Being forced to live in a harsh environment makes people find disgusting things less offensive says a St Andrews University researcher.
Professor David Perrett of St Andrews said the study was the first to provide evidence that sensitivity to things that could potentially make you ill, like mouldy food, can be suppressed “in a matter of days” as a survival strategy.
There is already anecdotal evidence of humans overcoming feelings of disgust to survive in extreme circumstances, for example cannibalism following the Andes plane crash portrayed in the film Alive.
“While there is anecdotal evidence that at times of need disgust can be temporarily suspended in order to fulfil more immediate goals, this is the first study to provide evidence that in a matter of days, our disgust sensitivity can be supressed in order to better cope with our current circumstances,” said Dr Perrett.
The study was published this week in the journal Cognition and Emotion.
Researchers Dr Carlota Batres, now of Franklin and Marshal College in the US, and Professor Perrett, repeatedly tested students whose environment did not change as well as student cadets undergoing intensive training at an army camp.
For the students in the stable environment, disgust levels remained constant. At the army camp, the cadets reported increased levels of stress, physical strain, mental pressure and pain.

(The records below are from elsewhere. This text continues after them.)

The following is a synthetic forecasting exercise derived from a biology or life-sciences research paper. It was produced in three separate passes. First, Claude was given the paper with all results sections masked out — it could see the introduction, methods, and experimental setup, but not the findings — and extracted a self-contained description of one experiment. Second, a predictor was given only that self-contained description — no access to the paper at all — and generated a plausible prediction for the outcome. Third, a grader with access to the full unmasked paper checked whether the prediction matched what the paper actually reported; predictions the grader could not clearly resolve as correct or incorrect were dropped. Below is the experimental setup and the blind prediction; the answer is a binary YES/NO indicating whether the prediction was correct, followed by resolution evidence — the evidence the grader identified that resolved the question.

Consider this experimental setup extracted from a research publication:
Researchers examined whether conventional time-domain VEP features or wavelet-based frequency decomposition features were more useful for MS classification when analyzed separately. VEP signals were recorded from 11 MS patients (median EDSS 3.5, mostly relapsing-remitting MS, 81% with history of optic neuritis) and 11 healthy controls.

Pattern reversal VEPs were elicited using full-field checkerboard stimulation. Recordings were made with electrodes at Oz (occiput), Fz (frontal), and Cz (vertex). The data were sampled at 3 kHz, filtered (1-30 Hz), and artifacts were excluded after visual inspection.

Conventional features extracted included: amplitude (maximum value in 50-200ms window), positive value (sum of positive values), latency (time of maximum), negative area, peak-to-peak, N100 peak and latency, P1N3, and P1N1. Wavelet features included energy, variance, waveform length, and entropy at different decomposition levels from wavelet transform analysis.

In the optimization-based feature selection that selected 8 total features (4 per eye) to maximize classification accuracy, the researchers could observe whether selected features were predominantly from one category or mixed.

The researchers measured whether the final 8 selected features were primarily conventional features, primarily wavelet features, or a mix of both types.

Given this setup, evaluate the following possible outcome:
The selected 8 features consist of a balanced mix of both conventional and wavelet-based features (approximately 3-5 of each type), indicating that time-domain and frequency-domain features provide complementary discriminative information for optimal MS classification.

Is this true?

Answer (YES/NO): NO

For these cadets, the harsh training environment was accompanied by a decrease in disgust sensitivity.
After just three days in the training camp, the cadets found concepts like “seeing some mould on old leftovers in your refrigerator” less disgusting, despite not experiencing wounds, cockroaches, mouldy food or even increased levels of hunger. Other forms of disgust, such as disgust for immoral behaviours, remained unchanged.
Lead researcher Dr Batres said: “Pathogen disgust sensitivity decreased from the start of the training camp and then remained constant at the lower level for the duration of the training camp, while the environment remained harsh.
“This suggests that in a harsh environment, where survival may be more difficult, pathogen disgust sensitivity may decrease to allow the consumption of available resources.”